Climate change is causing increased precipitation and flooding, factors that city officials now have to take into account when thinking about the future performance of the sewer system, the study, “Residential Sewage Backups in Baltimore City,” said. 

“If the city is not accounting for these future changes, overflows and breaks in pipes due to pressure in the system may be an upcoming reality,” the study cautioned.

Quoting 2021 statistics, the EPA said that there was an annual average of 4,400 reported backups—ranging from 3,972 to 5,745 per year—between 2017 and 2021. Because of the limited scope of the city’s cleanup program, the EPA said, less than 20 percent of backups qualified for the SOS program, which provided only $21,019 in assistance from 2018 to 2022. 

“This is well under the $2 million dollars per year that Baltimore is supposed to allocate each year to the program,” the EPA’s letter said, adding that Baltimore could easily cover more claims and more backups that occur in all types of weather and result from pipe blockages. 

In its July 21 letter, the city dismissed the EPA’s recommendations and said that no part of the consent decree “requires expansion of the program in the manner the EPA seeks.”   

The city said that while the consent decree required the city to dedicate an annual budget of $2 million to sewage cleanup efforts for residents, the city is not bound to spend the entire amount each year. 

Alice Volpitta, Baltimore Harbor waterkeeper with Blue Water Baltimore, rejected the city’s argument. “We’re very disappointed that the city has chosen not to expand the scope of its assistance programs to more Baltimore City residents, because the agencies have been very clear in their intent in their letter.”  

She said that the joint order by the EPA and the MDE clearly asked the city not to limit the long-term program to capacity-related backups. “The last thing I want to see is this issue get tied up in the courts again, because Baltimore City residents are dealing with this issue every single day,” she said. “They can’t afford to wait and they can’t afford to wait out a lengthy court battle. So, we want the city to do the right thing and expand the scope of the program immediately.”  

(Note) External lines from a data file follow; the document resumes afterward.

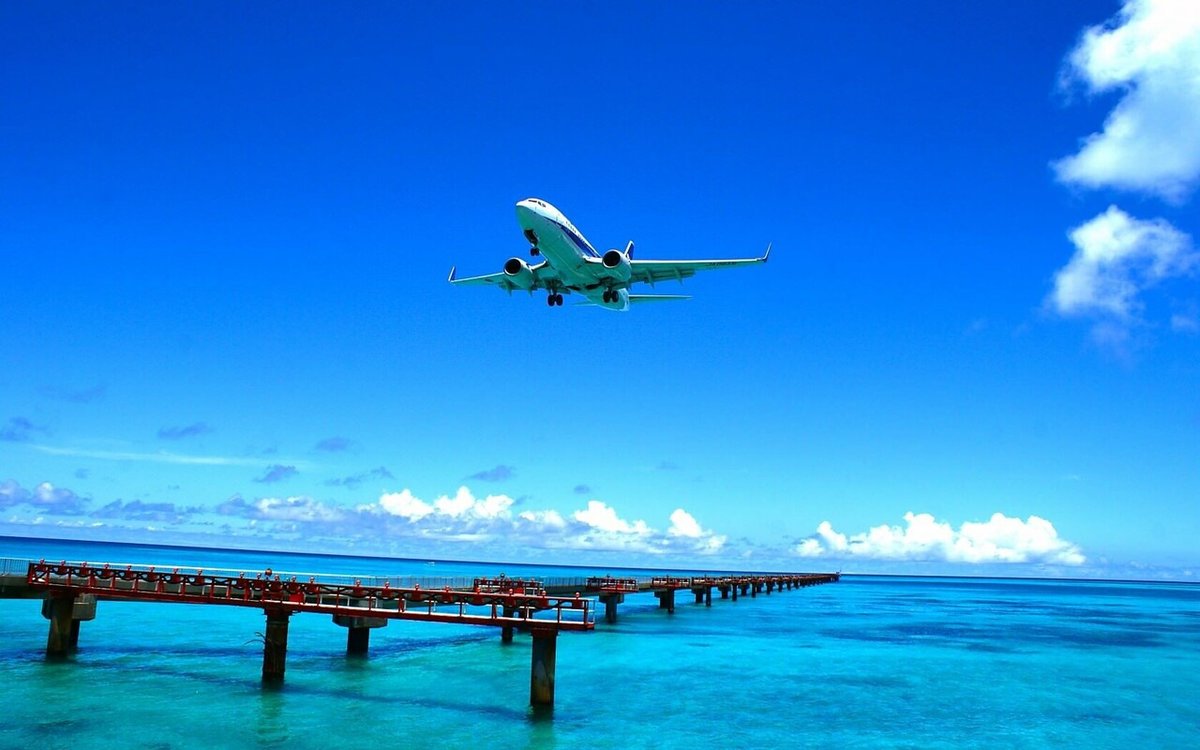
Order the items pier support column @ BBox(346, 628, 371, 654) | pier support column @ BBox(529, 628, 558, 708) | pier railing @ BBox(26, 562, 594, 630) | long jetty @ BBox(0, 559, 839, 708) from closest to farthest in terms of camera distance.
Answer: pier support column @ BBox(529, 628, 558, 708), long jetty @ BBox(0, 559, 839, 708), pier railing @ BBox(26, 562, 594, 630), pier support column @ BBox(346, 628, 371, 654)

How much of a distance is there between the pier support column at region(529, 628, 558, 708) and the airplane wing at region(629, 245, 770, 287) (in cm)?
2076

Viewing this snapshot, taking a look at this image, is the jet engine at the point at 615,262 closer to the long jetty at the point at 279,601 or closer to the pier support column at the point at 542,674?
the long jetty at the point at 279,601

Jennifer Kunze, Maryland program coordinator with Clean Water Action, called the city’s refusal to abide by the EPA’s order “completely unacceptable.”

“The city really needs to expand the program the way the EPA has ordered,” she said. “And that’s the important thing, not the original scope of the modified consent decree.” She said that residents and members of the city council have been demanding this change for a long time. 

Kunze said that in July 2020, Matthew Garbark, then acting director of DPW, announced that the department was working with the Law Department and the Finance Department to consider expanding the program from wet-weather to any-weather backups. 

“It’s completely unacceptable that the city is challenging the EPA order, and DPW needs to listen to the calls of the residents and do the right thing,” Kunze said.